_Text provided_:
According to a recent EEOC decision, discrimination against a transgender individual because that person is transgender constitutes a cognizable form of sex discrimination, and is, therefore, prohibited by Title VII.
In Macy v. Holder, Mia Macy, a transgender woman, worked as a police detective in Phoenix, Arizona. Wishing to relocate, she learned of an open position at a crime laboratory near San Francisco. In December 2010 and January 2011, while still presenting as a man, Macy alleged that she was assured in two separate conversations by the director of the crime laboratory that the job was hers pending a background check.

_Problems to work on_:
1 > Reproduce the passage on the EEOC decision word for word, starting at "According to a" and ending at "by Title VII.".
2 > In the passage on the EEOC decision, what job did Mia Macy hold in Phoenix, Arizona?
3 > Extend the passage on the EEOC decision, picking up after its final sentence.

(Data records)

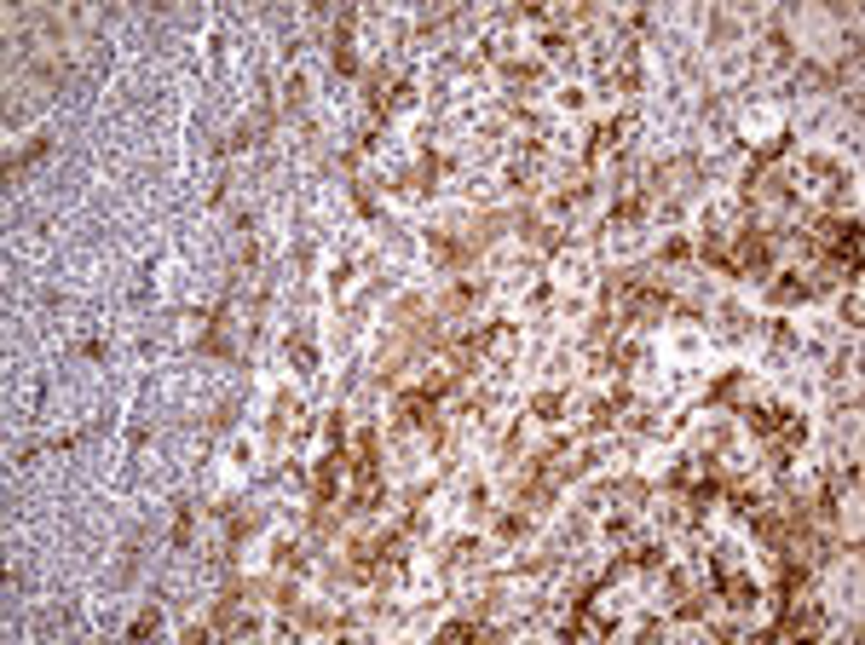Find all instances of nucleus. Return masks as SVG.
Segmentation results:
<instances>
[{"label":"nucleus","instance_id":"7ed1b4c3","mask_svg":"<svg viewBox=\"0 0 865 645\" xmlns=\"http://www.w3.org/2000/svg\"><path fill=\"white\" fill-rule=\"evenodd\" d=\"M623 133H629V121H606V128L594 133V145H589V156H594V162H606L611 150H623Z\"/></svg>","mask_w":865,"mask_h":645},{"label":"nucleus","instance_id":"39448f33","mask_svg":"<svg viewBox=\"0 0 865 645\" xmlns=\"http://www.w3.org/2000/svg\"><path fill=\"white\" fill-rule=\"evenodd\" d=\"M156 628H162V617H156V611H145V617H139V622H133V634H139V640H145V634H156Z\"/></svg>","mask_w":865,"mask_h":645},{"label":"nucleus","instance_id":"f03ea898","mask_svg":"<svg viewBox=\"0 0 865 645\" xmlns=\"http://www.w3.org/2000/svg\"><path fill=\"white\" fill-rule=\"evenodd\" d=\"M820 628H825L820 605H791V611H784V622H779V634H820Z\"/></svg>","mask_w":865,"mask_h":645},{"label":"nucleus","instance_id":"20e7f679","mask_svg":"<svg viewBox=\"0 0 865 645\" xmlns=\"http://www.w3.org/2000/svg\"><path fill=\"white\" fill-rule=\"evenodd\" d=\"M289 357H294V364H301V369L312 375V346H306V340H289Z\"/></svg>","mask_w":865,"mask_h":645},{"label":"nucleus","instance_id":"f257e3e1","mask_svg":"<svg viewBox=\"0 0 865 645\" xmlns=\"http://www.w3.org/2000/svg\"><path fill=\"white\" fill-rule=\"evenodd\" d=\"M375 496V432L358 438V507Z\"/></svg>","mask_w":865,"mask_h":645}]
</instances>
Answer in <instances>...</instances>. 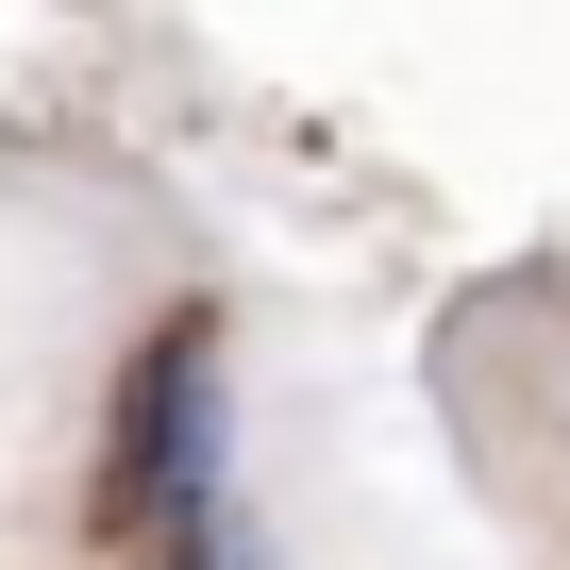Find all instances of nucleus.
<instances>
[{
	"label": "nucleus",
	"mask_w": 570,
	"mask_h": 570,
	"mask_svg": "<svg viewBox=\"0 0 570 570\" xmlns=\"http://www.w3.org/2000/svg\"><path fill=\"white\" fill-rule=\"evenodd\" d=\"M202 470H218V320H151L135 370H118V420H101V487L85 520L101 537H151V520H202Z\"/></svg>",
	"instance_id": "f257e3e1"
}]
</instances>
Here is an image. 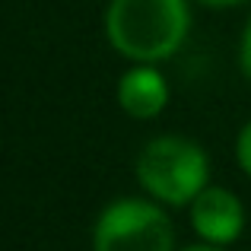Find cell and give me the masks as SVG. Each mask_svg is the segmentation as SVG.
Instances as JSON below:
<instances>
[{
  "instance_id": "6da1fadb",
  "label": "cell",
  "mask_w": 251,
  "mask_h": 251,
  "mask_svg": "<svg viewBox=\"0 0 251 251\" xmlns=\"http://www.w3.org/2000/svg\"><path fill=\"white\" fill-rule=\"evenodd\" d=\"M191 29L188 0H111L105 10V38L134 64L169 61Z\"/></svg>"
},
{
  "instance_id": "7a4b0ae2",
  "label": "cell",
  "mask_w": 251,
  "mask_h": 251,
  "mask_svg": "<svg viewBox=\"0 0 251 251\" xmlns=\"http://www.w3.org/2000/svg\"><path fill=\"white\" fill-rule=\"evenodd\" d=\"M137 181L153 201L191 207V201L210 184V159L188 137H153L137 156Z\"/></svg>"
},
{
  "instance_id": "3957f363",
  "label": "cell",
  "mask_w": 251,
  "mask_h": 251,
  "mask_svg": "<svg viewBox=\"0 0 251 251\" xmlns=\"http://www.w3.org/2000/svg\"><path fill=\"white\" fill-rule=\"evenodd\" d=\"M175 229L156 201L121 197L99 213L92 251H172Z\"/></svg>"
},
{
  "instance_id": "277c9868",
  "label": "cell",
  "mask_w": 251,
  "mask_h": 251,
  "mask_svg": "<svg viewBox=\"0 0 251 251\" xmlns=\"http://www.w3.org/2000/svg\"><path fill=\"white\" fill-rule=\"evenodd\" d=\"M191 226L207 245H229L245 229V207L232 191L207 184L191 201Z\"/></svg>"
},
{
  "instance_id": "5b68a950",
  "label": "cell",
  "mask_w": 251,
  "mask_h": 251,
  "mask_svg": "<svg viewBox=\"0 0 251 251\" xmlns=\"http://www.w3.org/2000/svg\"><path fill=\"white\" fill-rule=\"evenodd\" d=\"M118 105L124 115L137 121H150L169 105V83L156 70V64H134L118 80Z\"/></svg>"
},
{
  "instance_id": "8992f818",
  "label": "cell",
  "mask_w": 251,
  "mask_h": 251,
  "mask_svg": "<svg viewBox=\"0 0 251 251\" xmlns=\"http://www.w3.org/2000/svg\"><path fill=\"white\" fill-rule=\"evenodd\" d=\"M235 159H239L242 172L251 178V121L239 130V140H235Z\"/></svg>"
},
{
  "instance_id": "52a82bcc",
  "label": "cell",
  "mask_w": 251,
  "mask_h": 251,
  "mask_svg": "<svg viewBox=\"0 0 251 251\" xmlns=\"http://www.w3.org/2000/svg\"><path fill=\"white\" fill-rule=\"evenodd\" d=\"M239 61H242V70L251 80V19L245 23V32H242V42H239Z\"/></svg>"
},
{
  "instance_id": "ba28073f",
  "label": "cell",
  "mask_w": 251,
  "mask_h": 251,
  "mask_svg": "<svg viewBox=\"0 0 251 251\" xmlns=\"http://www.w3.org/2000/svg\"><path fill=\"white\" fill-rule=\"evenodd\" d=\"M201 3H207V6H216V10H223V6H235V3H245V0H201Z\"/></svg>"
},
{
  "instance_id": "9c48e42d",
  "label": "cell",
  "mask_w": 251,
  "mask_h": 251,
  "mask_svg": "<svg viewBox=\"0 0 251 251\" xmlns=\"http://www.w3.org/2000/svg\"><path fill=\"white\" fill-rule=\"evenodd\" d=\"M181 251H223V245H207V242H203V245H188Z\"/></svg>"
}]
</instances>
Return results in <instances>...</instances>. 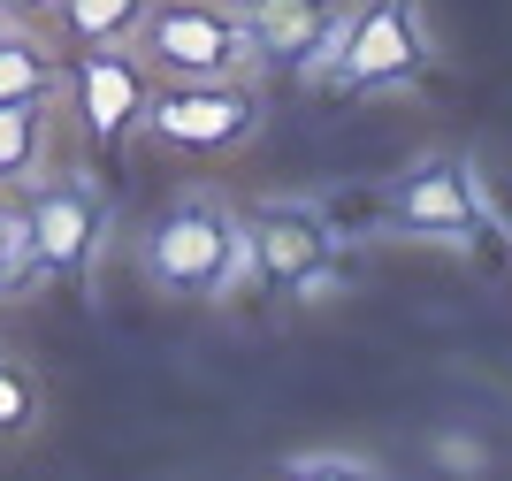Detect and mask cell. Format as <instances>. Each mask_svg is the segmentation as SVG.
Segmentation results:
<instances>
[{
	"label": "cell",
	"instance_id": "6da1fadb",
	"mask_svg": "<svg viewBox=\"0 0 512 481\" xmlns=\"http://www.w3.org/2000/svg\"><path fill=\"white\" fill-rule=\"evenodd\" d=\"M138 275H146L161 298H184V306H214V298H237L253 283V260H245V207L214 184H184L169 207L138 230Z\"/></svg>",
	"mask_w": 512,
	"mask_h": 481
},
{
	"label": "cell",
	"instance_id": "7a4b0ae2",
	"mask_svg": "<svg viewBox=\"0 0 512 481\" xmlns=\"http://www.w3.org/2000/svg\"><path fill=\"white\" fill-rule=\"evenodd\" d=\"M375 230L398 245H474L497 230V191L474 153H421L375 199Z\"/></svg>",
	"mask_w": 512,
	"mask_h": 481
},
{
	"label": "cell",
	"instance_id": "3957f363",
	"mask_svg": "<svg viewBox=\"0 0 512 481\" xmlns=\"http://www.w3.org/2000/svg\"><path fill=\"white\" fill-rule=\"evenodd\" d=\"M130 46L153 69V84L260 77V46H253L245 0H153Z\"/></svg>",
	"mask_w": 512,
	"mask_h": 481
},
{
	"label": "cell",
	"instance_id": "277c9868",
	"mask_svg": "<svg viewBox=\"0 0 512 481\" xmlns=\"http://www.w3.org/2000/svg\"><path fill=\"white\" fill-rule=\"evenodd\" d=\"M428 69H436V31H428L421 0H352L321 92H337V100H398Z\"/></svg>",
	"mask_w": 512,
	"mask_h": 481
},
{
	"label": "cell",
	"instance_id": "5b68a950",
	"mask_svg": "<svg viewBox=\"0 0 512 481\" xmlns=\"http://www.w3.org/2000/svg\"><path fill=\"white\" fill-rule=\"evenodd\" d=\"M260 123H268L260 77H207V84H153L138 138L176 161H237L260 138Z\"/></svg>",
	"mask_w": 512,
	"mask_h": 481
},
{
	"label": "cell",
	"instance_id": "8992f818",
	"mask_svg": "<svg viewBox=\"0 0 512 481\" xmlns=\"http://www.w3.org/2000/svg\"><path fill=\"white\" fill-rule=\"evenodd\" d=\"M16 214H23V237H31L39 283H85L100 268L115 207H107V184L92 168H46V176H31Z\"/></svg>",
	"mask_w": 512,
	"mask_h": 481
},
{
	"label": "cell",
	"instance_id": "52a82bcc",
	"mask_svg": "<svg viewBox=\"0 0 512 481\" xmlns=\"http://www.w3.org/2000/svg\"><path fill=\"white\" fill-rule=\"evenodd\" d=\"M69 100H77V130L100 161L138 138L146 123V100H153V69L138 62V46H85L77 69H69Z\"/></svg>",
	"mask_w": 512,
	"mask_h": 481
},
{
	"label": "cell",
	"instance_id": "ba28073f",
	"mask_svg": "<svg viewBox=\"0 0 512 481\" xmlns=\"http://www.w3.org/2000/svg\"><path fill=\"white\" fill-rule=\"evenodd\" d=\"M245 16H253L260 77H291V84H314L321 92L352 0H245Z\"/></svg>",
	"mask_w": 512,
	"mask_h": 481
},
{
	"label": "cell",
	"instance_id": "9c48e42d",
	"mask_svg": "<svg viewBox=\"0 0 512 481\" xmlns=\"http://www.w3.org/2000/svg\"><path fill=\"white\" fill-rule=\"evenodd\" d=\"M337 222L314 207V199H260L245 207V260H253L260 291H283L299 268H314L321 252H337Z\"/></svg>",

_Results of the tasks_:
1 >
According to a recent EEOC decision, discrimination against a transgender individual because that person is transgender constitutes a cognizable form of sex discrimination, and is, therefore, prohibited by Title VII.

2 > She worked as a police detective.

3 >
On March 29, 2011, Macy stated that she communicated via email to the staffing firm handling her background check that she was in the process of transitioning from male to female and requested that the firm communicate this to the director. Macy alleges that this information was passed along on April 3, 2011. Five days later she received an email stating that due to federal budget cuts, the position was no longer available. Macy claims that she later discovered the position had not been eliminated, but rather, filled by someone else. Macy filed a formal complaint with the EEOC, alleging "gender identity" and "sex stereotyping," further claiming that she was discriminated against on the basis of her "sex, gender identity (transgender woman) and on the basis of sex stereotyping."
The EEOC held that claims of discrimination based on transgender status, also referred to as claims of discrimination based on gender identity, are cognizable under Title VII's sex discrimination prohibition, and therefore may be processed under the EEOC complaint process.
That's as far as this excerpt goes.